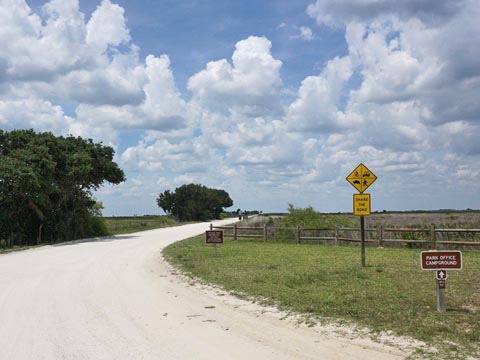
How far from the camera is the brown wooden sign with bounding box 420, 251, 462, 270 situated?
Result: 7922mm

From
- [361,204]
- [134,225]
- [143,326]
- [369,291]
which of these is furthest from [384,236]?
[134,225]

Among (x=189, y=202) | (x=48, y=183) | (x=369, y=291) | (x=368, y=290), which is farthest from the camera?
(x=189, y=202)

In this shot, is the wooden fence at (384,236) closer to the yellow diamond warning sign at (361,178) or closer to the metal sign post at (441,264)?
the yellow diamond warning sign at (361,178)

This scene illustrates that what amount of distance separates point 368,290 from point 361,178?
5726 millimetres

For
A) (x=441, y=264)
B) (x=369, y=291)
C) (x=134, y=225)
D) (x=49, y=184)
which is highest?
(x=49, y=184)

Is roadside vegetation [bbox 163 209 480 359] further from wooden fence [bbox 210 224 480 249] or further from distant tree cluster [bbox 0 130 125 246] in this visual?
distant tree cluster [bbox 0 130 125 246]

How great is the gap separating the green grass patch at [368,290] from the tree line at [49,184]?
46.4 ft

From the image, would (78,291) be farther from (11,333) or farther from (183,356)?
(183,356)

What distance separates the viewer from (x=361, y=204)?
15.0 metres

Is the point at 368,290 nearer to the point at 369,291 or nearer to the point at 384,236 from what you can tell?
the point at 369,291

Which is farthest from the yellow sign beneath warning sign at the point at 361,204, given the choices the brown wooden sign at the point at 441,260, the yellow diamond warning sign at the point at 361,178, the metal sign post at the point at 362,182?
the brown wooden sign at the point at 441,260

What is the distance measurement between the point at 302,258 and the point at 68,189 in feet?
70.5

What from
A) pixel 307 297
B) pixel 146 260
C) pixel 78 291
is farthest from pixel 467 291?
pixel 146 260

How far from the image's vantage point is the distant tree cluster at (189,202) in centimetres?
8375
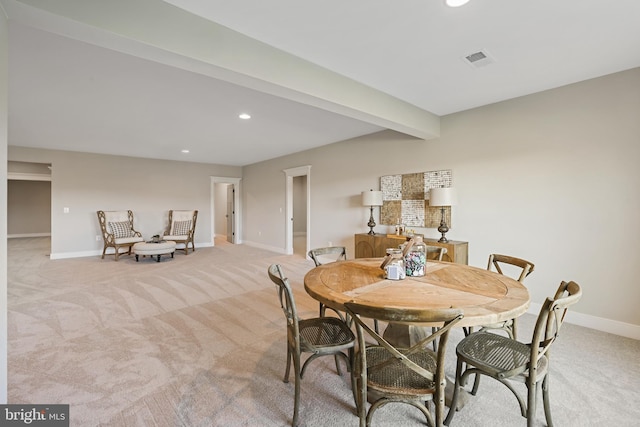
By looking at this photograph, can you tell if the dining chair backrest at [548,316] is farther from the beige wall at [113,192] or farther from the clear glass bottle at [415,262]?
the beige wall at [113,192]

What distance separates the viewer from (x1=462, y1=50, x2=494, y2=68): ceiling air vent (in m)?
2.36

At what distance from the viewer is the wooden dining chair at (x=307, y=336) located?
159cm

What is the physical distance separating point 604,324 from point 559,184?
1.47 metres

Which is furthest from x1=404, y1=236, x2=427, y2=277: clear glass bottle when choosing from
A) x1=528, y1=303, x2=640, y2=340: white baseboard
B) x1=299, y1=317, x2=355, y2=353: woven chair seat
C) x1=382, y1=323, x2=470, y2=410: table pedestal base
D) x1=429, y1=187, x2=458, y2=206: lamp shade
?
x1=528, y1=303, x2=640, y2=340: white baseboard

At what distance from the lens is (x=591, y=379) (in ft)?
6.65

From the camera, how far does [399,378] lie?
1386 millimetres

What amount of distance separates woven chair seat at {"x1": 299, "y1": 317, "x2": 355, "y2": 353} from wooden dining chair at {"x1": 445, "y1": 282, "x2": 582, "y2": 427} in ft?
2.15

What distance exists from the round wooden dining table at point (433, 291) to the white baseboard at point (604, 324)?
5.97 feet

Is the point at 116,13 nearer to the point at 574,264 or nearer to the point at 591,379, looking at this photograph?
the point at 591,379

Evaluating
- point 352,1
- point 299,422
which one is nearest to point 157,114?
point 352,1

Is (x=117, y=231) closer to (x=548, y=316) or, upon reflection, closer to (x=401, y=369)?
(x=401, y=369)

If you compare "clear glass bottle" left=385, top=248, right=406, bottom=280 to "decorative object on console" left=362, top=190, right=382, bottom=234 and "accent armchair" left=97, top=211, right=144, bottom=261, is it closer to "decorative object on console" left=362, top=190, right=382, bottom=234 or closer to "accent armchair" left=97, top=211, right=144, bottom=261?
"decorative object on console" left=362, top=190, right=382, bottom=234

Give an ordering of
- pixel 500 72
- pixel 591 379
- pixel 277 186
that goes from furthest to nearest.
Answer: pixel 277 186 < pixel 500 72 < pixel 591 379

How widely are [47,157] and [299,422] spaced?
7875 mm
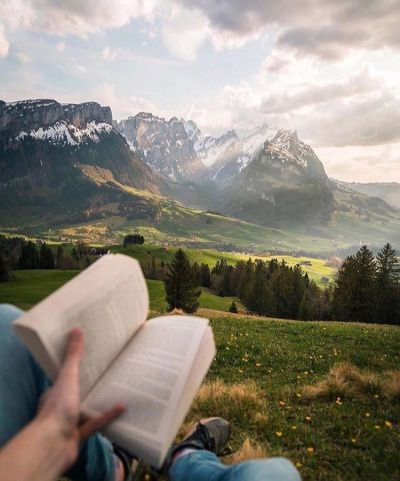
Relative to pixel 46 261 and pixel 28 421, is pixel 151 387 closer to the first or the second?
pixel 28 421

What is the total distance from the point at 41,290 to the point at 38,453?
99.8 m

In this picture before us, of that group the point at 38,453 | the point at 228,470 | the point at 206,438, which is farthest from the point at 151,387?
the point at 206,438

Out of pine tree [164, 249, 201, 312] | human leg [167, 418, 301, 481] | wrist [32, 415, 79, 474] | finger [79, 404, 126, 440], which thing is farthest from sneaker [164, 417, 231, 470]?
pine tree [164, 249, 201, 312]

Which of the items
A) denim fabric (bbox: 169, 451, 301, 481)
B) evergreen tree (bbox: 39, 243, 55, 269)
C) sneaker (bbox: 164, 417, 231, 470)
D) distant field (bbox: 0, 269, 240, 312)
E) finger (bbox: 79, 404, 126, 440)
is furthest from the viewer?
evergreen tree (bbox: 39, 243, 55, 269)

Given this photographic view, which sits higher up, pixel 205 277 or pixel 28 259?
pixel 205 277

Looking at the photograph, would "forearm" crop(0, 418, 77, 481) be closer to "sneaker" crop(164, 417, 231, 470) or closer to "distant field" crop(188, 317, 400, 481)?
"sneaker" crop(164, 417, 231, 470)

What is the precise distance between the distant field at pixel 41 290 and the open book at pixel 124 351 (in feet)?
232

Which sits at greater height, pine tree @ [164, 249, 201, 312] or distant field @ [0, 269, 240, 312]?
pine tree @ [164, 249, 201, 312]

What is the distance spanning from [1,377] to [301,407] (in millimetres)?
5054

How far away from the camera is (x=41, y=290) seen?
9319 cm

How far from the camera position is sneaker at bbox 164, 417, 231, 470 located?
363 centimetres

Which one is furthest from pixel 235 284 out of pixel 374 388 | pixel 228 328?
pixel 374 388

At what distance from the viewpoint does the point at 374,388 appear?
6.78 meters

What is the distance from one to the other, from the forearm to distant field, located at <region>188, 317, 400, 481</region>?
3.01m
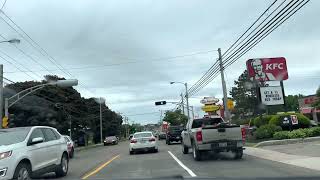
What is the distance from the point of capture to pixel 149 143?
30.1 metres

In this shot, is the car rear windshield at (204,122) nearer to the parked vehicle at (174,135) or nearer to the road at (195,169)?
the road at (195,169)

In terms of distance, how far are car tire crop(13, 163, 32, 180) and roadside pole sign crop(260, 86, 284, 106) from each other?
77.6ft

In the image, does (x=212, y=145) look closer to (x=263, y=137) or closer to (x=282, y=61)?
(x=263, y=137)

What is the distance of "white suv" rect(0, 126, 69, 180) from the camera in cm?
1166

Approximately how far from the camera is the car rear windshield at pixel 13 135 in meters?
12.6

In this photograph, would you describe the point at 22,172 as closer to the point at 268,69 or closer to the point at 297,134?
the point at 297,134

══════════════════════════════

To do: From the listing above, copy the lines word for word, starting with the line that contains "At what distance from the viewer" and stopping after the line that contains "1.47 metres".

Answer below:
At what distance from the viewer is the wooden dining chair at (x=307, y=336) located?
159cm

What is the physical distance separating point 604,324 from point 559,184?
1.47 metres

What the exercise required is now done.